While the focus of the meeting was ostensibly on the presence of local history in the building’s architecture, most of the outcry centered around the modern features of the building’s size and style.
“[You] think you can throw in references to the bones of a ship on a park bench and no one will recognize it’s diffusing the real discussion?” said Pete Downs. Downs said when he moved to Old Town, he was challenged by the board to properly restore his house and to respect the community he lived in. “I don’t think there’s that respect here.”
Some of the anger from the community was turned towards the board as well.
“You didn’t ask a single question,” said Greg Lce. “I would suggest that this is all just lip service… Those historic markers in the plan are tombstones, they tell you what used to be here. Look up [at the mural of the Waterfront] and think about putting in a few glass boxes.”
From the board, however, there was more widespread support of EYA’s proposal, even among comments and concerns that this was just a small piece of the broader plan.
“I think one of the problems here is that we’re looking at this microcosm without seeing the macro,” said Board member Christine Roberts. This might be premature because there are so many things that are in brackets and are things we just don’t know. There’s so many pieces of this puzzle coming together. What the applicant wanted to do is that they’re going in the right direction.
Board member John Von Senden said the comment about tombstones struck him as particularly interesting.
“Most of what’s being marked here was gone when the current warehouses were built,” said Von Senden.
Despite being elected as chair of the Board of Architecture Review during the June meeting, Wayne Neale was not acting in that role during the group’s July 15 meeting.
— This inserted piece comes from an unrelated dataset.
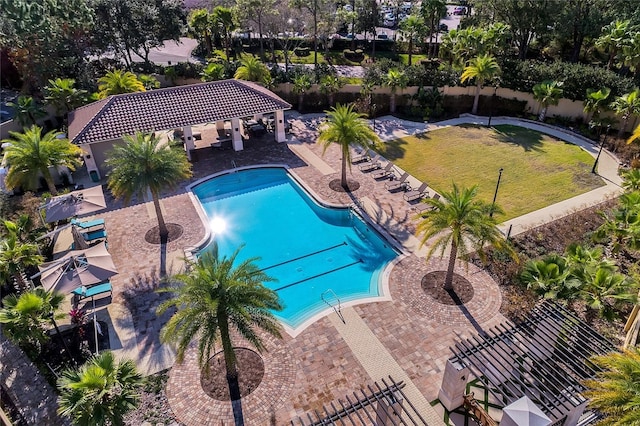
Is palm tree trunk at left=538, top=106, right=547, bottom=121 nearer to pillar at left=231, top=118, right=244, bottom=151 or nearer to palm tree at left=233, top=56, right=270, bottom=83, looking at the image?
palm tree at left=233, top=56, right=270, bottom=83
Al Cox, historic preservation manager in Alexandria’s Department of Planning and Zoning, said the election was held fairly by the rules according to Robert’s Rules of Order, a system that guides most government meetings. However, according to Cox, the election in the previous meeting was invalid.
“Unfortunately, I overlooked that there is a provision in the Freedom of Information Act that says all votes must be oral and may not be by ballot,” said Cox. “The board will need to advertise another election.”
“It’s a public body, so it’s governed by the Virginia Freedom of Information Act, which doesn’t allow votes where no one knows who voted for whom,” said Chris Spera, a deputy city attorney. “The next meeting is on Sept. 2. They will have to re-vote, and vote with attribution.”
For the time being, John Von Seden remains chair of the Board.